The results obtained by neuronal networks can be ameliorated by improving the database used to train the neuronal model or by using another approach.
Finally we can conclude that, using the proposal’s analytical model and of neuronal model, we could predict with a meadows error the mechanical behavior of studied yarns during traction and relaxation starting from five technical parameters.

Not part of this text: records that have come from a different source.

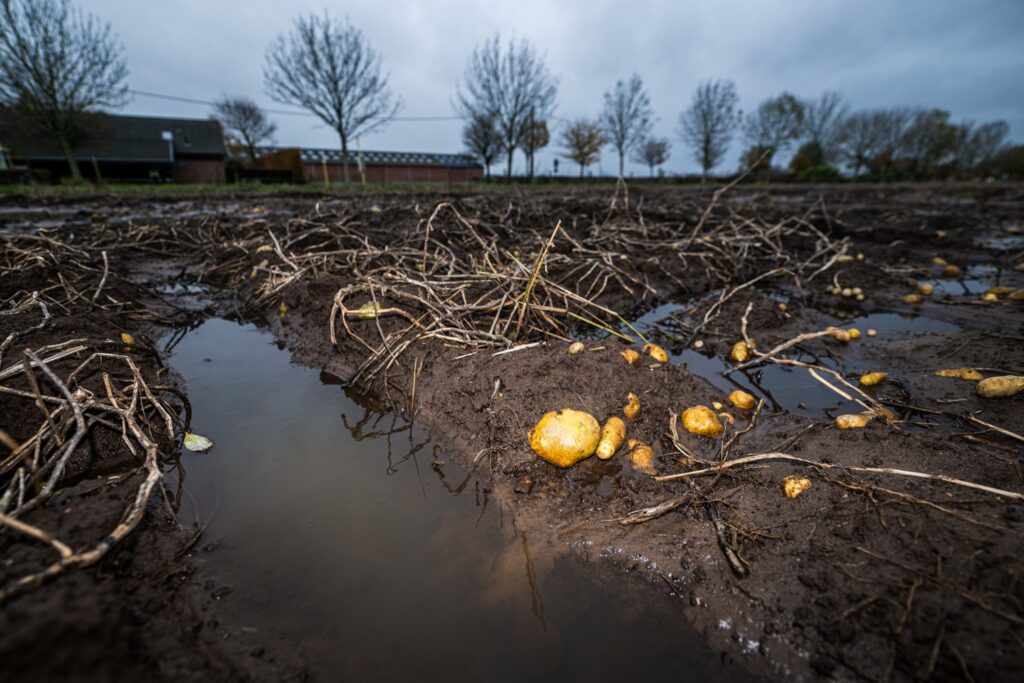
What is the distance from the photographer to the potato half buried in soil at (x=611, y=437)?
6.14 ft

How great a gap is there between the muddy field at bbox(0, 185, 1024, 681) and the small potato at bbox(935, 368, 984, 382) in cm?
3

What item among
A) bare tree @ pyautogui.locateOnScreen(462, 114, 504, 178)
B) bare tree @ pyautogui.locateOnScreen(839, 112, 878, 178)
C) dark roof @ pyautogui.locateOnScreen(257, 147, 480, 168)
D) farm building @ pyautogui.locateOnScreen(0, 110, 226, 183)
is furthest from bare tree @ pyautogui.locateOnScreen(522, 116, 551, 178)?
bare tree @ pyautogui.locateOnScreen(839, 112, 878, 178)

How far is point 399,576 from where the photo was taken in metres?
1.40

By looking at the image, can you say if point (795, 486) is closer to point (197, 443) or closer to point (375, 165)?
point (197, 443)

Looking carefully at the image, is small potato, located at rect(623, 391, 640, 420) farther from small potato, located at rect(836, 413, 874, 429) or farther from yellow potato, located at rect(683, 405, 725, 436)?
small potato, located at rect(836, 413, 874, 429)

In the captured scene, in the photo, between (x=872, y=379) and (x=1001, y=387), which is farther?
(x=872, y=379)

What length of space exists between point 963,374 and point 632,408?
2.18 meters

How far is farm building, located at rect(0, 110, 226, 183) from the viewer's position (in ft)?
91.7

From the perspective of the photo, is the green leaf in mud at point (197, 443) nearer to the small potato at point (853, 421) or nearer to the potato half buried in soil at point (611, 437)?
the potato half buried in soil at point (611, 437)

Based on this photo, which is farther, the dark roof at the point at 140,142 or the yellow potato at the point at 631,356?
the dark roof at the point at 140,142

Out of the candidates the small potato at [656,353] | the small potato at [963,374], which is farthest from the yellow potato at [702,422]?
the small potato at [963,374]

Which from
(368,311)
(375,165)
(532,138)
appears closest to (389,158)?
(375,165)

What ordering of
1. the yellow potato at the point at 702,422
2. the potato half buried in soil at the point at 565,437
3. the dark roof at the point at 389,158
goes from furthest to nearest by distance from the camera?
the dark roof at the point at 389,158 < the yellow potato at the point at 702,422 < the potato half buried in soil at the point at 565,437

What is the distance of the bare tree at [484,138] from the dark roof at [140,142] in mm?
21216
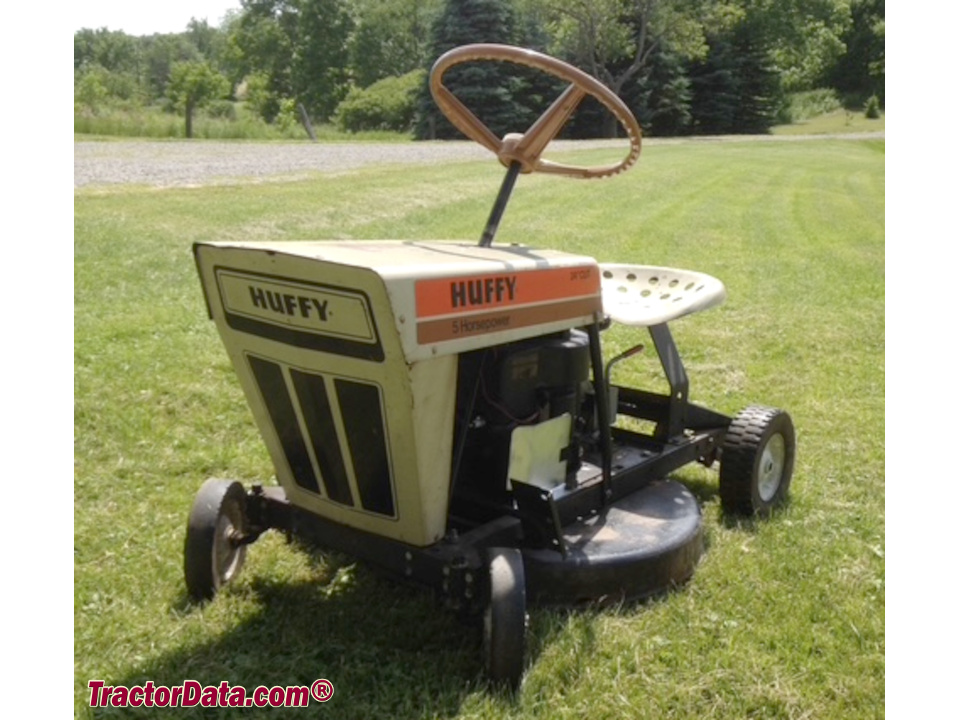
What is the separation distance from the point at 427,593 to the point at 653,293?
63.8 inches

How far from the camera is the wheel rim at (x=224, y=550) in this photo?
280 centimetres

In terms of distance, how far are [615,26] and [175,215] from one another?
19.5 metres

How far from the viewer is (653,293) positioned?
3.81 metres

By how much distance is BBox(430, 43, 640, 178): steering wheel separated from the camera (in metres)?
2.82

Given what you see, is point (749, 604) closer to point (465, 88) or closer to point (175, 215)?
point (175, 215)

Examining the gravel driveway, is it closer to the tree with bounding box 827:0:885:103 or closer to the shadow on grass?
the tree with bounding box 827:0:885:103

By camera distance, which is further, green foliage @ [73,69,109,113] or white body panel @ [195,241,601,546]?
green foliage @ [73,69,109,113]

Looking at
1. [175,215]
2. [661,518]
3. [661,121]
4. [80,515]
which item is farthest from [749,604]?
[661,121]

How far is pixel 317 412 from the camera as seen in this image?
8.39ft

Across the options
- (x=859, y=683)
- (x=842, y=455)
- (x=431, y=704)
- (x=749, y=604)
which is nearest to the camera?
(x=431, y=704)

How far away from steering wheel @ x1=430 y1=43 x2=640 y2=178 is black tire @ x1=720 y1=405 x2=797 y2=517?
114 centimetres

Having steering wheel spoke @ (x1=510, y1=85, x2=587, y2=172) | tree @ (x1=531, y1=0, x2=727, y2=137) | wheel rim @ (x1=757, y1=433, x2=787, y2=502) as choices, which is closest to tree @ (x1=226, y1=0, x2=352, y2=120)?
tree @ (x1=531, y1=0, x2=727, y2=137)

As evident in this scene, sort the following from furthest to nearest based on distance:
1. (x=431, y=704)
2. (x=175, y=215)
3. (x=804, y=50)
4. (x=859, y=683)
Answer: (x=804, y=50)
(x=175, y=215)
(x=859, y=683)
(x=431, y=704)

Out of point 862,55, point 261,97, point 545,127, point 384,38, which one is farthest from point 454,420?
point 384,38
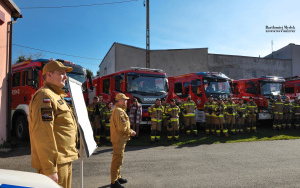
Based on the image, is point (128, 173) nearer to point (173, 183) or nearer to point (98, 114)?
point (173, 183)

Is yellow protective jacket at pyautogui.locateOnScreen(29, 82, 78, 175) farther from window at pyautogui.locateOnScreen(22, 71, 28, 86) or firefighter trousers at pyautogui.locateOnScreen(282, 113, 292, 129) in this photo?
firefighter trousers at pyautogui.locateOnScreen(282, 113, 292, 129)

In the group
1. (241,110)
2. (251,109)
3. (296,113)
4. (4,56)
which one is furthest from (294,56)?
(4,56)

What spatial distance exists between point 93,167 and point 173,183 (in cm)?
224

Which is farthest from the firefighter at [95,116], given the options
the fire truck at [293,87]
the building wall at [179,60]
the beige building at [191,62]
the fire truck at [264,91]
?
the building wall at [179,60]

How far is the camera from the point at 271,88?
44.1 ft

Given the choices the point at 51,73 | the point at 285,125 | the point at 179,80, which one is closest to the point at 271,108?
the point at 285,125

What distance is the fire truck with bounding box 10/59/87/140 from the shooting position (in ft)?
24.8

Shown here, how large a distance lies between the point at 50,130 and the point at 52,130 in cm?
2

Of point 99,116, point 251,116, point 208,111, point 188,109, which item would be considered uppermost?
point 188,109

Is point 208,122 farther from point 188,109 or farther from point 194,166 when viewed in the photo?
point 194,166

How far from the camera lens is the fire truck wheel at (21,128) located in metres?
8.02

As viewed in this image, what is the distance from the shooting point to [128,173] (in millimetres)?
5098

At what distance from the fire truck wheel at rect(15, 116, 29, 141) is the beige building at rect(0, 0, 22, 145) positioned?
0.44m

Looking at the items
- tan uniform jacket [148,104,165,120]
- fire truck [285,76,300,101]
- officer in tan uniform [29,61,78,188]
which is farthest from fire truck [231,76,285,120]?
officer in tan uniform [29,61,78,188]
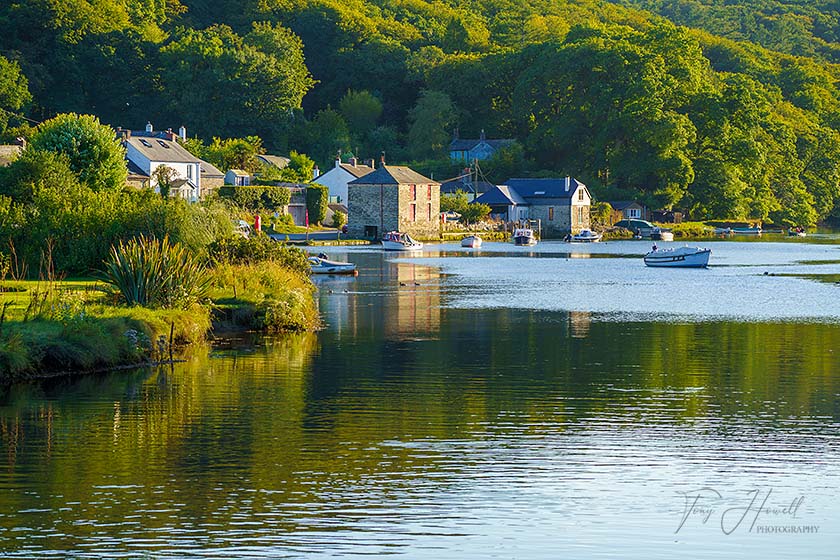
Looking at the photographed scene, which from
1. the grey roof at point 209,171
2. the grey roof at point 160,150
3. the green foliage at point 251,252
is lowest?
the green foliage at point 251,252

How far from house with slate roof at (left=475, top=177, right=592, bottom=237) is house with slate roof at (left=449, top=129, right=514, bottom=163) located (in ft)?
61.7

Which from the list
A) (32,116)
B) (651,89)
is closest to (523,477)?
(651,89)

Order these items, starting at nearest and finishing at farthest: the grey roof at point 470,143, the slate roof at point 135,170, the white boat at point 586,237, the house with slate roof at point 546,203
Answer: the slate roof at point 135,170 < the white boat at point 586,237 < the house with slate roof at point 546,203 < the grey roof at point 470,143

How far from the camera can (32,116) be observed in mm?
147375

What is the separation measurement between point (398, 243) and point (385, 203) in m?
11.6

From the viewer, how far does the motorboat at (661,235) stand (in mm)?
130500

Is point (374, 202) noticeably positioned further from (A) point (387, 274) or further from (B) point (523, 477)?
(B) point (523, 477)

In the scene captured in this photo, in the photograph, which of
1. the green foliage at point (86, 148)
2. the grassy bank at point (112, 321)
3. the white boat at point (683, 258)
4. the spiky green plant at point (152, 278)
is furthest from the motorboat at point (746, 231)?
→ the spiky green plant at point (152, 278)

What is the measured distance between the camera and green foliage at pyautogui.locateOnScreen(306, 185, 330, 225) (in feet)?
380

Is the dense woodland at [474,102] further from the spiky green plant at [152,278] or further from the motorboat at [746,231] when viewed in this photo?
the spiky green plant at [152,278]

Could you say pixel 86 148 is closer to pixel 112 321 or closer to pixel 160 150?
pixel 112 321

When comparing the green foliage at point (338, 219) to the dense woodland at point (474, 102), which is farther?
the dense woodland at point (474, 102)

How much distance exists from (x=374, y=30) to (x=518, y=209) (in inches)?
1997

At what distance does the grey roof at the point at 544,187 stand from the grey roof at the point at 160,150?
4125 centimetres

This can help the manufacturers to predict the yarns behaviour under various levels of strain and their tenacity before producing. This permitted also, to reduce the number of samples and tests which will be carried out to determine the quality of yarns. As a result production of high quality yarns with less investment.
NOTATION
| A | = | Coefficient of non-linear spring (N mg-1) |
| E | = | Spring modulus (N mg-1) in the Maxwell element |
| N | = | Viscosity (N s mg-1) of the dashpot in the Maxwell element |
| L | = | Length of tested sample (mm) |
| ΔL | = | Elongation of tested sample (mm) |
| ε | = | Strain, |
| = | Speed of strain (m sec-1) | |
| Σ | = | Stress (N mg-1) |
ACKNOWLEDGMENTS
We would like to express our sincere thanks to Dr. Adel M. Allimi for his particular help. Our acknowledgments go to Mr. Ramdhan Bouchrait the engineer from SITEX for his help to prepare the spun yarn samples.